Neil Anthony Woodcock and friends had returned from a celebration at a nearby restaurant to a double-storey Gordon's Bay house at about 11pm on Tuesday when he apparently lost his balance and fell 3.5 metres.

Police spokesman Gert van der Merwe said his friends reported he had been drinking, but didn't say how much, adding: "They also said that he had had heart problems." (from IOL)

Alcohol is JUST ANOTHER DRUG and a dangerous one at that. A heart attack might have killed him, but it's best to just look at the most obvious 3.5metre fall?

Forensic backlogs years long

Backlogs in toxicology testing at South Africa's three skills-strapped forensic laboratories are measured in years, Parliament's health portfolio committee heard on Wednesday.

Briefing members, health department cluster manager Melvyn Freeman said a "reasonable" time frame for toxicology analysis - a service provided to the SA Police Service and National Prosecuting Authority, essential in the investigation of so-called non-natural deaths - was two months.
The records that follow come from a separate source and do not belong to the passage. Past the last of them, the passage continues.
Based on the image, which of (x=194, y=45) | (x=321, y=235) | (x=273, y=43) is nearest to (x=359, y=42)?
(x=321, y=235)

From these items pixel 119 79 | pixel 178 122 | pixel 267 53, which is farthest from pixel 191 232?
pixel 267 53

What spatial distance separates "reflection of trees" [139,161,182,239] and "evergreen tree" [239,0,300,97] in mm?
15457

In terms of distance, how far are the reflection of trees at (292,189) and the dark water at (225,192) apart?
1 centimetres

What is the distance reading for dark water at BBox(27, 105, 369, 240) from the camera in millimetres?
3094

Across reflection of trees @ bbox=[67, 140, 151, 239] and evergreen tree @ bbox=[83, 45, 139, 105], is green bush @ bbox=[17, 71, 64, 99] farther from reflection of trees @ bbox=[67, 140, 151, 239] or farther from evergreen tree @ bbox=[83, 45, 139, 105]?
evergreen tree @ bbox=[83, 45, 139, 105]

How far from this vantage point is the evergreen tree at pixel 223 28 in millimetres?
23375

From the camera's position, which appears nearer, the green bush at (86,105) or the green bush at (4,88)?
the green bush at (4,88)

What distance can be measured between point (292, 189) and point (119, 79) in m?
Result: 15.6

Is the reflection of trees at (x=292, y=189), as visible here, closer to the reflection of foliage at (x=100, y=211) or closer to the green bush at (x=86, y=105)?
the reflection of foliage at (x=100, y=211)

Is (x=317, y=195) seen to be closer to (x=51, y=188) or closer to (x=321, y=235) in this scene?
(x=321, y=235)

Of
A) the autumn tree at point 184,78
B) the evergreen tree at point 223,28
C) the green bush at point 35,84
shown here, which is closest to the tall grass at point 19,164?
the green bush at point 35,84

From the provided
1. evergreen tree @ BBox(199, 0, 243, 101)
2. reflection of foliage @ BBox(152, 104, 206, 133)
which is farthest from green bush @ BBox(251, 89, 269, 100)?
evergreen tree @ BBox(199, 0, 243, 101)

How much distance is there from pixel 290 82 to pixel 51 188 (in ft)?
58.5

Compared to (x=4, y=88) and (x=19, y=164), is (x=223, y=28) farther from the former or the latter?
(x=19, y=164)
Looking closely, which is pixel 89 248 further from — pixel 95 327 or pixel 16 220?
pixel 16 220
But responding later to a question from Democratic Alliance MP Mike Waters, he conceded that the actual backlog was much longer than this.

Waters, who paid a visit to the three forensic laboratories in April this year, said the toxicology backlog at the Cape Town laboratory was seven years long; at Johannesburg, eight years; and at Pretoria, four years.

Waters also gave figures for the backlogs in the three laboratories' other key functions - blood alcohol analysis, mainly involving drunk driving; and food analysis.

"On drunken driving... it's between 12 and 16 weeks in Cape Town. In Johannesburg it's three years... By that time the court's thrown the case out and the guy's got away with it. And in Pretoria, it's 16 to 18 weeks.(from IOL)

Wednesday, September 1, 2010

Netherlands closing prisons due to lack of criminals

The Dutch justice ministry has announced it will close eight prisons and cut 1,200 jobs in the prison system. A decline in crime has left many cells empty. (nrchandelsblad)

IF only they were to indulge in a war on drugs like the South African government I am sure they could fill all those empty cells.... It's not as if they don't have enough dope smokers!